Barnett Adrian G, Stephen Dimity, Huang Cunrui, Wolkewitz Martin
Institute of Health and Biomedical Innovation, Queensland University of Technology, 60 Musk Avenue, Kelvin Grove, QLD 4059, Australia.
Institute of Health and Biomedical Innovation, Queensland University of Technology, 60 Musk Avenue, Kelvin Grove, QLD 4059, Australia.
Environ Res. 2017 Apr;154:222-225. doi: 10.1016/j.envres.2017.01.007. Epub 2017 Jan 17.

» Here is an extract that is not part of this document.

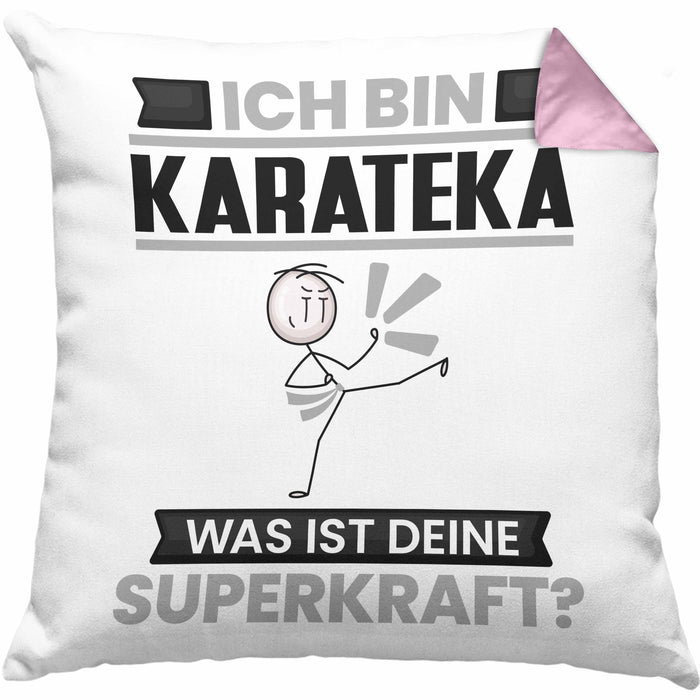 Karateka Kissen mit Füllung 40x40 Geschenk für Karateka Geburtstag Lustiger Spruch Was Ist Deine Superkraft (Grau) Rosa Trendation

Time series data are popular in environmental epidemiology as they make use of the natural experiment of how changes in exposure over time might impact on disease. Many published time series papers have used parameter-heavy models that fully explained the second order patterns in disease to give residuals that have no short-term autocorrelation or seasonality. This is often achieved by including predictors of past disease counts (autoregression) or seasonal splines with many degrees of freedom. These approaches give great residuals, but add little to our understanding of cause and effect. We argue that modelling approaches should rely more on good epidemiology and less on statistical tests. This includes thinking about causal pathways, making potential confounders explicit, fitting a limited number of models, and not over-fitting at the cost of under-estimating the true association between exposure and disease.
时间序列数据在环境流行病学中很受欢迎,因为它们利用了暴露随时间的变化如何可能影响疾病的自然实验。许多已发表的时间序列论文使用了参数繁多的模型,这些模型充分解释了疾病的二阶模式,以得到没有短期自相关或季节性的残差。这通常是通过纳入过去疾病计数的预测因子(自回归)或具有许多自由度的季节性样条来实现的。这些方法产生了很好的残差,但对我们理解因果关系帮助不大。我们认为,建模方法应该更多地依赖良好的流行病学,而减少对统计检验的依赖。这包括思考因果途径、明确潜在的混杂因素、拟合有限数量的模型,以及不以低估暴露与疾病之间的真实关联为代价进行过度拟合。